Pas le temps
Camille Lugan
2021 - 12 minutes
France - Fiction
Production : Barney Productions
synopsis
Julie est coursière à vélo. Cette nuit, elle devait la passer avec son petit ami. Seulement, cette nuit, elle est obligée d’aller travailler. Car Julie est en “malus” et doit absolument rattraper son retard. Commence alors pour elle un contre-la-montre à travers Paris…
biographie
Camille Lugan
Née le 31 janvier 1989 à Paris, Camille Lugan a étudié la philosophie à l’ENS-Ulm, puis le scénario à la Fémis, où elle a réalisé en 2014 le court métrage Karama, Karama, qui obtenait alors le Prix du scénario au Poitiers Film Festival.
Après une expérience de programmation à Chicago en 2015, dans le cadre du Festival international du film, elle réalise un autre film court, La Persistente, produit par Caïmans Productions et présenté à Cannes, dans le cadre de la Semaine de la critique, puis au Festival Curtas de Vila do Conde en 2018.

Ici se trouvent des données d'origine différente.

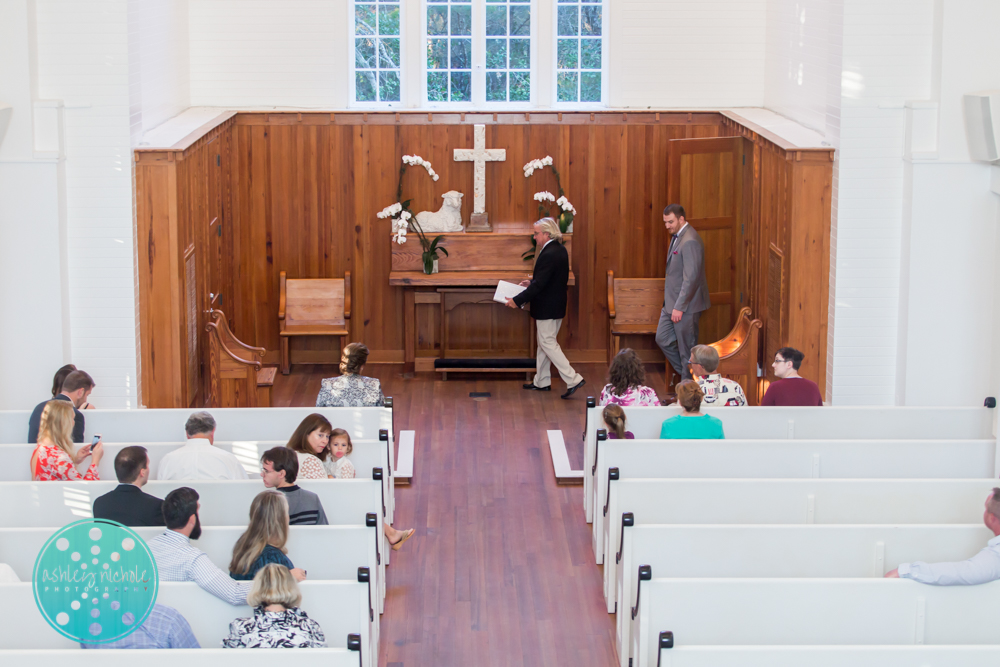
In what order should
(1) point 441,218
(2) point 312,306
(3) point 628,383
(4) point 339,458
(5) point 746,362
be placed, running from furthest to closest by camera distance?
(2) point 312,306
(1) point 441,218
(5) point 746,362
(3) point 628,383
(4) point 339,458

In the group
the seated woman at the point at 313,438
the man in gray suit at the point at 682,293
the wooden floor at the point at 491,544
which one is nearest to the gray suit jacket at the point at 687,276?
the man in gray suit at the point at 682,293

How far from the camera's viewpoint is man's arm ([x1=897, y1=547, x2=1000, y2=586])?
14.8 ft

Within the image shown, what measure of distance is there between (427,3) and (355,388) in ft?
17.0

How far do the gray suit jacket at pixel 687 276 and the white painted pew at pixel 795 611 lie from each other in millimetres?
5055

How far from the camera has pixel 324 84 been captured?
1102cm

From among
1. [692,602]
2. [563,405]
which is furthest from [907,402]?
[692,602]

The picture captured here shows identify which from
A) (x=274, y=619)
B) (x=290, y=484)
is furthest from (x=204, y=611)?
(x=290, y=484)

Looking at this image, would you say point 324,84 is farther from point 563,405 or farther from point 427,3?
point 563,405

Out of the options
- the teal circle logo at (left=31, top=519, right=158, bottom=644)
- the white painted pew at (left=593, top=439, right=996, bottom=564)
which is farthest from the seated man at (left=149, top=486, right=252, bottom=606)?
the white painted pew at (left=593, top=439, right=996, bottom=564)

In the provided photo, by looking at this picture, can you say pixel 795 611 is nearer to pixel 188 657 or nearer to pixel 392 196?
pixel 188 657

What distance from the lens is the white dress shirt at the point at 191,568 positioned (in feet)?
14.5

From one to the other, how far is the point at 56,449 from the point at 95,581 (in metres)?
2.49

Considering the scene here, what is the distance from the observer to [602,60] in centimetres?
1113

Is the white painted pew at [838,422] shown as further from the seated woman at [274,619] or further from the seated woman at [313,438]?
the seated woman at [274,619]
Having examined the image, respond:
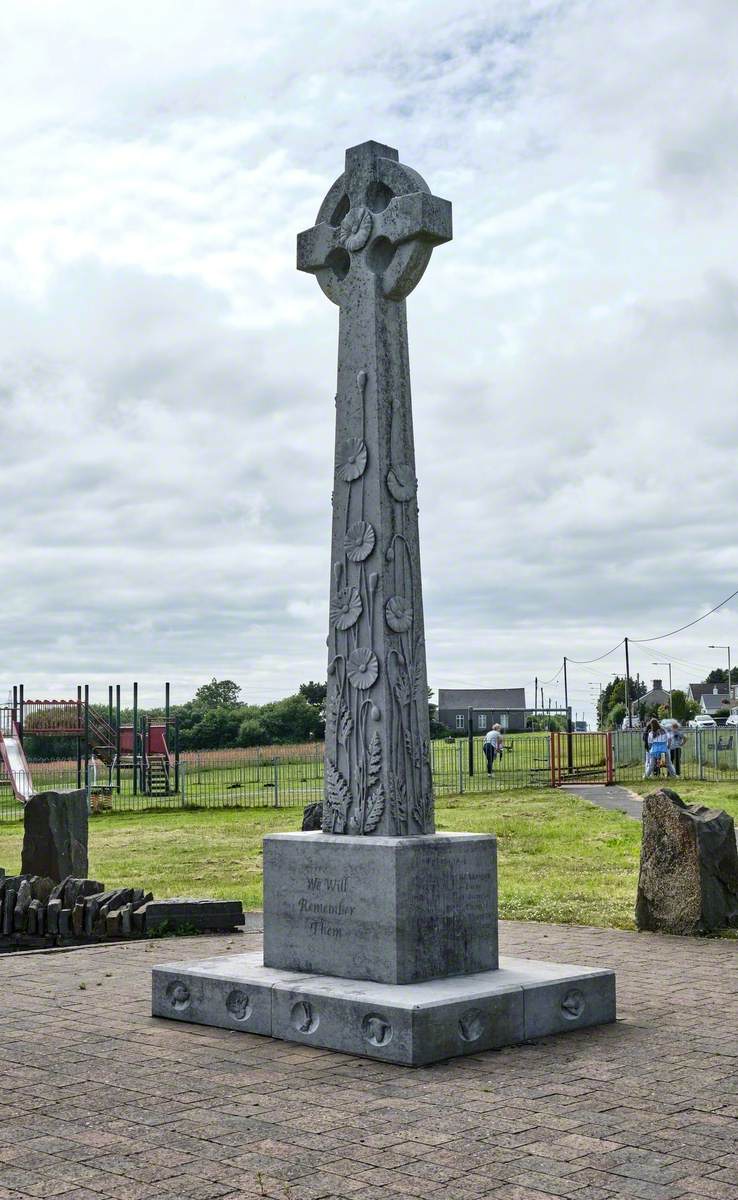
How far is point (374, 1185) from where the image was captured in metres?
4.63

Elle a également co-écrit plusieurs courts (parmi lesquels l’animation Un obus partout de Zaven Najjar, 2015) et longs métrages, dont les premiers de Samuel Doux et de Samir Guesmi, tout en développant le sien. De nouveau produit par Saïd Hamich, chez Barney Production, après un court métrage mené à bien ensemble, Pas le temps (2022), Selon Joy est présenté au Festival de venise 2024, au sein de la section “Giorni degli autori”, avant d'être distribué en salles par The Joker Films le 24 décembre 2025.
Critique
Un acte empreint de sensualité coupé court, rapidement, suite à l’injonction d’une voix-off, celle d’un homme pressant à l’autre bout du fil. Une adresse, une livraison. Julie, incarnée par Sonia Bonny, est une coursière en “malus”, c’est-à-dire qu’elle doit littéralement pédaler après le temps pour rattraper son retard. Le monde réel, charnel, se retrouve interrompu par la virtualité intimant de se mettre au pas.
Le dernier court métrage de Camille Lugan avant son passage au long avec Selon Joy est la chronique de l’activité précaire d’une coursière, le temps d’une nuit dans un Paris à la fois planant et affolant. À vive allure sur son vélo, Julie slalome entre les voitures et les engins mécaniques sur l’asphalte. Elle joue sa vie pour livrer un repas. Dans un mouvement frénétique et un récit ramassé, il y a la volonté de filmer Paris dans l’urgence, comme une sorte de jungle urbaine, avec ses oiseaux de nuit, striée de lumières tantôt aveuglantes, tantôt tamisées. Mise en lumière par Noé Bach, la nuit sculptée par le directeur de la photographie de, entre autres, Animalia de Sofia Alaoui et Diamant brut d’Agathe Riedinger, joue un véritable personnage à part entière.
Avec ce corps en tension, régi par la frénésie du capitalisme, on pense beaucoup à L’histoire de Souleymane de Boris Lojkine (avec une scène similaire montrant le mépris de restaurateur), ou de l’édifiant court documentaire La guerre des centimes de Nader S. Ayache ; de ces corps broyés par l’ubérisation prégnante de la société. Cette aliénation se traduit aussi bien physiquement que socialement.
Construire un mythe autour des courses à vélo (la voix à l’autre bout du fil évoque une mystérieuse flamme d’or, un objectif grisant à atteindre par certains coursiers roulant à toute vitesse) est-il une façon de convoquer un imaginaire hallucinatoire ou alors une nouvelle stratégie marketing pour pousser à faire du chiffre ? L’autre élan, le véritable enjeu narratif, c’est celui de Julie décidée à rejoindre son petit ami Tom (Jules Sagot), laissé plus tôt dans un moment suspendu. Rêver ou être amoureux ? Pas le temps, il faut y aller !
William Le Personnic
Réalisation et scénario : Camille Lugan. Image : Noé Bach. Montage : Nobuo Coste. Son : Gaël Eléon, Benoît Gargonne et Clément Laforce. Musique originale : Rémi Boubal. Interprétation : Sonia Bonny, Jules Sagot et Aristote Luyindula. Production : Barney Productions.